> **Task instructions**
Begin with the line that contains "At what distance does" and transcribe each line after it, up to and including the last line of the listing below.

> **Records shown**

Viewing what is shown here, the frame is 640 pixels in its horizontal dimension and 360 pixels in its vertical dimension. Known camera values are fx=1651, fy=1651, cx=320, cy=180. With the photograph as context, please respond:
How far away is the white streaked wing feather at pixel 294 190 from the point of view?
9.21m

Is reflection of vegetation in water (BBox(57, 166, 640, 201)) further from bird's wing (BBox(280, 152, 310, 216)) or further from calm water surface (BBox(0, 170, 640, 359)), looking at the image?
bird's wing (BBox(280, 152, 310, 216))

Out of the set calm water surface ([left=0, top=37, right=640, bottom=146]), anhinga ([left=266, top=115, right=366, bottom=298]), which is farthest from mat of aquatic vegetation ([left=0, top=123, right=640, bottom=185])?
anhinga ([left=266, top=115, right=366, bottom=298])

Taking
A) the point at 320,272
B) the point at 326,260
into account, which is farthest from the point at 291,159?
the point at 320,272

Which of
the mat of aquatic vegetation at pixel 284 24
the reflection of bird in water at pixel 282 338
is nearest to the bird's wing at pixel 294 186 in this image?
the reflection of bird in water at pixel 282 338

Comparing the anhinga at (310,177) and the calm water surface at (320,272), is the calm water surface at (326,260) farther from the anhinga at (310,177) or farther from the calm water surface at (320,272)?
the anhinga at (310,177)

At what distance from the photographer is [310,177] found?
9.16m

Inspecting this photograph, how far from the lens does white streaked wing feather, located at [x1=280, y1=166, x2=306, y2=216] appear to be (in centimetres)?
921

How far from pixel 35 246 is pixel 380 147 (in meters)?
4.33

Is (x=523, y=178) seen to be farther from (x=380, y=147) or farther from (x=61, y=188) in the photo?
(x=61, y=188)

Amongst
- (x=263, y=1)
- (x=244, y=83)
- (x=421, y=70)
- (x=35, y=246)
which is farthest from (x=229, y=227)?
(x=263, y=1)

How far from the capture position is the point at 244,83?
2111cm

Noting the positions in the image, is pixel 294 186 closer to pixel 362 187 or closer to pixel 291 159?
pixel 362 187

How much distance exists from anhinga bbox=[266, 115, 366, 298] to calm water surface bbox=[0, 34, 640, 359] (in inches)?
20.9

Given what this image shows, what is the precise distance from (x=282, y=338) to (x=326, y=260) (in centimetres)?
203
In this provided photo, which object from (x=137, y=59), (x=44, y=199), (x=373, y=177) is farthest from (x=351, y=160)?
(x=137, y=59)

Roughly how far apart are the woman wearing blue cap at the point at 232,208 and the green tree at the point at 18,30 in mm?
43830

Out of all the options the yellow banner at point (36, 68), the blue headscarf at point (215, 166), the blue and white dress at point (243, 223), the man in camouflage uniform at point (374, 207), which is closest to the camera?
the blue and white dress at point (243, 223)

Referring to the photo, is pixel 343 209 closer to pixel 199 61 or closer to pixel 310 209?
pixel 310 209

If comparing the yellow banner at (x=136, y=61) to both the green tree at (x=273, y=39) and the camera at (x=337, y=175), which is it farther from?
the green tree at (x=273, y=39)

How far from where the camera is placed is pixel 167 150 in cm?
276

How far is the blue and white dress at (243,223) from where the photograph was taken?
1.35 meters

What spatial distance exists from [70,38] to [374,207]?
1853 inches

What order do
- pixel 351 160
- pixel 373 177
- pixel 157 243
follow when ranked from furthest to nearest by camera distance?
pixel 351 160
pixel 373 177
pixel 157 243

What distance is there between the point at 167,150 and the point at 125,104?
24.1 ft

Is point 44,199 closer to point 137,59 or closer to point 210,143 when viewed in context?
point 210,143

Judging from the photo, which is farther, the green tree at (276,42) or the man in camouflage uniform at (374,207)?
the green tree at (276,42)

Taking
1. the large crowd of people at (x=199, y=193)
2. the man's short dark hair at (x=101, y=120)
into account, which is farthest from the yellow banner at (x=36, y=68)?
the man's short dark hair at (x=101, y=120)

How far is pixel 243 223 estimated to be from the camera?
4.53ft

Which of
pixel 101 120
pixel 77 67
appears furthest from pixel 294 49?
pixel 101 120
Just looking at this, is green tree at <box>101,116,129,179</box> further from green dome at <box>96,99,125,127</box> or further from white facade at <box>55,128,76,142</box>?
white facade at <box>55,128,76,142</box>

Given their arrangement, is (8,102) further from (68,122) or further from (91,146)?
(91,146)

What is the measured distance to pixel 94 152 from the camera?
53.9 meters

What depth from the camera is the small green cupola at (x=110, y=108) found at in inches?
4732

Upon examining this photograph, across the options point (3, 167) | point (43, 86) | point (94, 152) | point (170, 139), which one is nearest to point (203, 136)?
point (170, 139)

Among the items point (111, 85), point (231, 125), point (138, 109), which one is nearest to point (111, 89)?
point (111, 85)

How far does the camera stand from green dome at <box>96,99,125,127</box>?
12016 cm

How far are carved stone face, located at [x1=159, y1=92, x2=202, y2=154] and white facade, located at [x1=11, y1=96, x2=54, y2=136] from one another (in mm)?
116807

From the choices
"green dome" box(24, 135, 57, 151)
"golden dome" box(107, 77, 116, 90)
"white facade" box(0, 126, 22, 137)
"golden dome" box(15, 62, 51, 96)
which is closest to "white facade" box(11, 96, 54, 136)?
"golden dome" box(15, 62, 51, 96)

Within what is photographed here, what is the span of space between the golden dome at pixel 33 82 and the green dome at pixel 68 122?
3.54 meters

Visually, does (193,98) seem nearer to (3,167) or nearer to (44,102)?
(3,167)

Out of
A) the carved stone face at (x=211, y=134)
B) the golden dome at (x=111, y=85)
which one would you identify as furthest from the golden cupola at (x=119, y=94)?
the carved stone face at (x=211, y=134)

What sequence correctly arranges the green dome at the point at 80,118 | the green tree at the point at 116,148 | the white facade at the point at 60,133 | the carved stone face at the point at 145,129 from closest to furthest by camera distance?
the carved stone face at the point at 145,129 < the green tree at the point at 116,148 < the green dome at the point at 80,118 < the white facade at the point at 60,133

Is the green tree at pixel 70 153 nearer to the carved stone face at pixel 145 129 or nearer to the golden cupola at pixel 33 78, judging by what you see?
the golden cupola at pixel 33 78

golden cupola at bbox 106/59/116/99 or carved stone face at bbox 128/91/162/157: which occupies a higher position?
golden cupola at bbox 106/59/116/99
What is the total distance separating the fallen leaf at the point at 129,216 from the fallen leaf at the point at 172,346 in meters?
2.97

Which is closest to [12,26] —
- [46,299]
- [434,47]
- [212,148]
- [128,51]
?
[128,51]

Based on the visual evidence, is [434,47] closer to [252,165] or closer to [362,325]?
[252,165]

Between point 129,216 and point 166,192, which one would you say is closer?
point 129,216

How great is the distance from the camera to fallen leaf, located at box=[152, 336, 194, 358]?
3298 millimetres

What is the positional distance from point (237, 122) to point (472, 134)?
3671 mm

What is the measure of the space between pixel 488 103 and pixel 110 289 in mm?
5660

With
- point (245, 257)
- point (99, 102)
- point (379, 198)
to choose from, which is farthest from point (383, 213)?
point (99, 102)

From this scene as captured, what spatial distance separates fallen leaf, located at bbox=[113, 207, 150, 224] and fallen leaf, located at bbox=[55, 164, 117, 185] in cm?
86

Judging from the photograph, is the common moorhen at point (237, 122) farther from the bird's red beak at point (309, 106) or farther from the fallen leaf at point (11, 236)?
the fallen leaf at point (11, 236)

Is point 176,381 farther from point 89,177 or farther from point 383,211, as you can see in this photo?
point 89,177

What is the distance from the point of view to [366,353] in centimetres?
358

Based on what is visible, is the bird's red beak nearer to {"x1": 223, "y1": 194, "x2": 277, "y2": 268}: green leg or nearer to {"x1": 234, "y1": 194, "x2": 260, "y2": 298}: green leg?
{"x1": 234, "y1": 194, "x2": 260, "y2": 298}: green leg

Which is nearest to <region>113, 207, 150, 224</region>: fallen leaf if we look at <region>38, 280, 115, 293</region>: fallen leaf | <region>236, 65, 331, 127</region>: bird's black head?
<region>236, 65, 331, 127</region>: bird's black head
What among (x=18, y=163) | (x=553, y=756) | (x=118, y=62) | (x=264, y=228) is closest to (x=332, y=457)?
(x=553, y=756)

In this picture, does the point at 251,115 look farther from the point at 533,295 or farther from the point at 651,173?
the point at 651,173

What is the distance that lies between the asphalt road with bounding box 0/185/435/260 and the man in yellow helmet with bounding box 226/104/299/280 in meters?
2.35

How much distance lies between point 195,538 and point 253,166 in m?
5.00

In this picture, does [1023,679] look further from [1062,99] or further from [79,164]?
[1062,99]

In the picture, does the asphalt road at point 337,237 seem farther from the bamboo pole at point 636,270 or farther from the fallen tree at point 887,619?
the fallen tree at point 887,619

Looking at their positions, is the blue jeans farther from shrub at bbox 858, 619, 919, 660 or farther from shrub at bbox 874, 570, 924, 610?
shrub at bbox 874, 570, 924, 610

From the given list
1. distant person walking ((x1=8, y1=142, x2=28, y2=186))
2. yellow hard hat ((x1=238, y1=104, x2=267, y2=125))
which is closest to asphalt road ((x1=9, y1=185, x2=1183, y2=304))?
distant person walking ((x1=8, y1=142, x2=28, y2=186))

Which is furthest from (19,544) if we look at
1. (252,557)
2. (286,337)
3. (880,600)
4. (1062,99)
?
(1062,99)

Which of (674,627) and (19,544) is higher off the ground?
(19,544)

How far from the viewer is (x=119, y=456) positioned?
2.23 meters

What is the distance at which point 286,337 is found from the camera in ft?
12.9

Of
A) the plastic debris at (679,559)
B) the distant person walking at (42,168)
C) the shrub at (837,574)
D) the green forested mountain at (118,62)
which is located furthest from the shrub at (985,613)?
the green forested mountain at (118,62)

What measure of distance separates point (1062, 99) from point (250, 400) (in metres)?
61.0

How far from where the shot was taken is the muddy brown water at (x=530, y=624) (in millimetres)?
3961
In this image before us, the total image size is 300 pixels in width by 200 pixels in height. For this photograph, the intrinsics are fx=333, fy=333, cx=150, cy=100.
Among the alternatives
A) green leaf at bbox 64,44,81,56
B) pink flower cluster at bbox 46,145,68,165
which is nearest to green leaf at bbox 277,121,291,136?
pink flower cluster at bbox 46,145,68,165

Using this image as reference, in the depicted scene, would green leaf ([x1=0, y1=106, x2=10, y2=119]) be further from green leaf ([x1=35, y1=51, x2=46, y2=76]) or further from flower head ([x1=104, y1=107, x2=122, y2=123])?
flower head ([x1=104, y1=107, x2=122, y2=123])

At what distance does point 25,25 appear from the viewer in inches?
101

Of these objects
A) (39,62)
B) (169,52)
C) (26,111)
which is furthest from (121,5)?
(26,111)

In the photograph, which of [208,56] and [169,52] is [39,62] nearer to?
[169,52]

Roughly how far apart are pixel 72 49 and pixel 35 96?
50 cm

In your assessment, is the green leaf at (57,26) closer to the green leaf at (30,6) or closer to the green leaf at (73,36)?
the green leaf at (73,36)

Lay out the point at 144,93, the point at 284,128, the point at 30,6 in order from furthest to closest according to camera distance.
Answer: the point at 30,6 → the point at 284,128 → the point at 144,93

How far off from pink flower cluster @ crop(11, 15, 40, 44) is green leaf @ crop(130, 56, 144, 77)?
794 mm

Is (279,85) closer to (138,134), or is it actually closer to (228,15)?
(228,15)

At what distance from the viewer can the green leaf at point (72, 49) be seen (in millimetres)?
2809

> **Task solution**
At what distance does point 25,25 appear from the viewer in inches?
101

Of these objects
A) (39,62)
B) (169,52)
C) (26,111)
which is furthest from (121,5)?
(26,111)

In the photograph, which of [208,56] and [169,52] is [39,62] nearer to?
[169,52]

Roughly how far apart are pixel 72 49 and pixel 35 96?
50 cm

In your assessment, is the green leaf at (57,26) closer to the green leaf at (30,6) or closer to the green leaf at (73,36)?
the green leaf at (73,36)

Lay out the point at 144,93, the point at 284,128, the point at 30,6 in order from furthest to closest according to camera distance.
Answer: the point at 30,6 → the point at 284,128 → the point at 144,93

How far off from pink flower cluster @ crop(11, 15, 40, 44) is green leaf @ crop(130, 56, 144, 77)?
794 mm

Is (279,85) closer to (138,134), or is it actually closer to (228,15)?
(228,15)

At what distance from the viewer can the green leaf at point (72, 49) be seen (in millimetres)?
2809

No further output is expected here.